I encountered this error when running BertModel.from_pretrained('bert-base-uncased'). I found the solution by moving to the CPU when the error message changed to 'IndexError: index out of range in self'. Which led me to this post. The solution was to truncate sentences to length 512.
This error can be made more elaborative if you switch to CPU first. Once you switch to CPU, it will show the exact error, which is most probably related to the indexing problem, which is IndexError: Target 2 is out of bounds in my case and could be related in yours case. The issue is "How many classes are you currently using and what is the shape of your output?", you can find the classes like this
max(train_labels)
min(train_labels)
which in my case gave me 2 and 0, the problem is caused by missing 1 index, so a quick hack is to quickly replace all 2s with 1s , which can be done through this code:
train_=train.copy()
train_['label'] =train_['label'].replace(2,1)
then you run the same code and see the results, it should work
class NDataset(torch.utils.data.Dataset):
def __init__(self, encodings, labels):
self.encodings = encodings
self.labels = labels
def __getitem__(self, idx):
item = {key: torch.tensor(val[idx]) for key, val in self.encodings.items()}
item['labels'] = torch.tensor(self.labels[idx])
return item
def __len__(self):
return len(self.labels)
train_dataset = NDataset(train_encodings, train_labels)

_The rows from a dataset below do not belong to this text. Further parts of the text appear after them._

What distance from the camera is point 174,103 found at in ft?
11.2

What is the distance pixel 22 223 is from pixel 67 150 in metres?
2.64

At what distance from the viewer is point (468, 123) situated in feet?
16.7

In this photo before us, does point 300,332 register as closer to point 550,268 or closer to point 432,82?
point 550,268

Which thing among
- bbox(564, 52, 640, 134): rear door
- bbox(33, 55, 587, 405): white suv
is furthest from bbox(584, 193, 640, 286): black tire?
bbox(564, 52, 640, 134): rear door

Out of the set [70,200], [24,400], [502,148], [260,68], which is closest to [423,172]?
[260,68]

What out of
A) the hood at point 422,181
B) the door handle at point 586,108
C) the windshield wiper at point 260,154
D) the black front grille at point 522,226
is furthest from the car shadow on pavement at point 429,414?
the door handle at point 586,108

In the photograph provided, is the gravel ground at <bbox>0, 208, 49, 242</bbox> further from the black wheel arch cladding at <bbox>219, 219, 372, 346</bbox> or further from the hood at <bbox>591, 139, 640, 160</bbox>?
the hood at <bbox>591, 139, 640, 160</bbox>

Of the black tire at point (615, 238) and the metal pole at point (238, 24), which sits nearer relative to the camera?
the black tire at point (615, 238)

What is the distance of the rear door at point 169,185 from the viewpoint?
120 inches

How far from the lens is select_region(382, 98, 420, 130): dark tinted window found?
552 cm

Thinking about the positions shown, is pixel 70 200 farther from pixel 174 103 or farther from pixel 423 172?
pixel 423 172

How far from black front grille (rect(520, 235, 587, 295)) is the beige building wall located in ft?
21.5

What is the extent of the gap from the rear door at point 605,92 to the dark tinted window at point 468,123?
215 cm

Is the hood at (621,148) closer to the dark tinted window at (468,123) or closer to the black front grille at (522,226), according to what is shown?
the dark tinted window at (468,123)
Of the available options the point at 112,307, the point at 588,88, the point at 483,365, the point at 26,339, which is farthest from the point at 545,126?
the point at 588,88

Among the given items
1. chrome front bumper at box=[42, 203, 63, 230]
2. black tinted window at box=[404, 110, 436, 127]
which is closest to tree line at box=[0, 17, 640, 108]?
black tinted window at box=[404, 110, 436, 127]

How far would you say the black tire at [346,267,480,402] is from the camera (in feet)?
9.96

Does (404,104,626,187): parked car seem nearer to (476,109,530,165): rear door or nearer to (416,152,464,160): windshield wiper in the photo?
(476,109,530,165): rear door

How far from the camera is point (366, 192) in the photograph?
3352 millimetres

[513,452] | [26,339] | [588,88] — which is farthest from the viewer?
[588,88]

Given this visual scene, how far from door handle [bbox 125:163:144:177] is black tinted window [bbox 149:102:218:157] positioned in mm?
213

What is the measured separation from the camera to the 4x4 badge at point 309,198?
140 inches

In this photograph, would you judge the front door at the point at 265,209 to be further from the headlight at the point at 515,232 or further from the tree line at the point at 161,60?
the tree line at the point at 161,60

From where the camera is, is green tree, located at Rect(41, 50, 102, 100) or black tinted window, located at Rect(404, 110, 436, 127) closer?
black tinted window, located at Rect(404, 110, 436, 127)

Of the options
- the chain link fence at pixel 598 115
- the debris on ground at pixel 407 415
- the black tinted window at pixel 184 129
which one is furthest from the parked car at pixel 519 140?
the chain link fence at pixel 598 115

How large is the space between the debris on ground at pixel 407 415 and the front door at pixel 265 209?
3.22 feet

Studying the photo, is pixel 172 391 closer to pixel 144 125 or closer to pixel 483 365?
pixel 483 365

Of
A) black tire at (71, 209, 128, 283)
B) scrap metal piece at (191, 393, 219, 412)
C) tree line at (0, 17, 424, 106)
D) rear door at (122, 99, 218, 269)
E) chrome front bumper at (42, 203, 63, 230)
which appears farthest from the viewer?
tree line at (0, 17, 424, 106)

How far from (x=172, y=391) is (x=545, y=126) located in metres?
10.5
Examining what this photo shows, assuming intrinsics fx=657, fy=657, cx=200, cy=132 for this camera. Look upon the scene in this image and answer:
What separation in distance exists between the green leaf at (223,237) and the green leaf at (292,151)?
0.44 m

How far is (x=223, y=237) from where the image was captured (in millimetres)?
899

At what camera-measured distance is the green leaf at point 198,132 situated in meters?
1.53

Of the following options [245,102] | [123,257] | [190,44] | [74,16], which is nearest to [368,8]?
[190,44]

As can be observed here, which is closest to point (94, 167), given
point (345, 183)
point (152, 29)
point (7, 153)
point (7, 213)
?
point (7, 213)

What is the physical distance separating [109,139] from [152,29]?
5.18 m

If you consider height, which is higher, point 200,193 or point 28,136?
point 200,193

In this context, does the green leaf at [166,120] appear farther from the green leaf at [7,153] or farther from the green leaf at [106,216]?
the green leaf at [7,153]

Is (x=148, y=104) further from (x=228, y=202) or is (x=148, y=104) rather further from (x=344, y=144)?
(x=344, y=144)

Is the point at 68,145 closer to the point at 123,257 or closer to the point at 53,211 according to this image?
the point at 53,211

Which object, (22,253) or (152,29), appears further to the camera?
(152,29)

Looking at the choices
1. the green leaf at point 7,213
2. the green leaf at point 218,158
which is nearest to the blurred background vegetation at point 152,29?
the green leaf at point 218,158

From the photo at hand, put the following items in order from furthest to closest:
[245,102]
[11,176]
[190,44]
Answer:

val_dataset = NDataset(val_encodings, val_labels)
test_dataset = NDataset(test_encodings, test_labels)
In general, when encountering cuda runtine error
s, it is advisable to run your program again using the CUDA_LAUNCH_BLOCKING=1
flag to obtain an accurate stack trace.
In your specific case, the targets of your data were too high (or low) for the specified number of classes.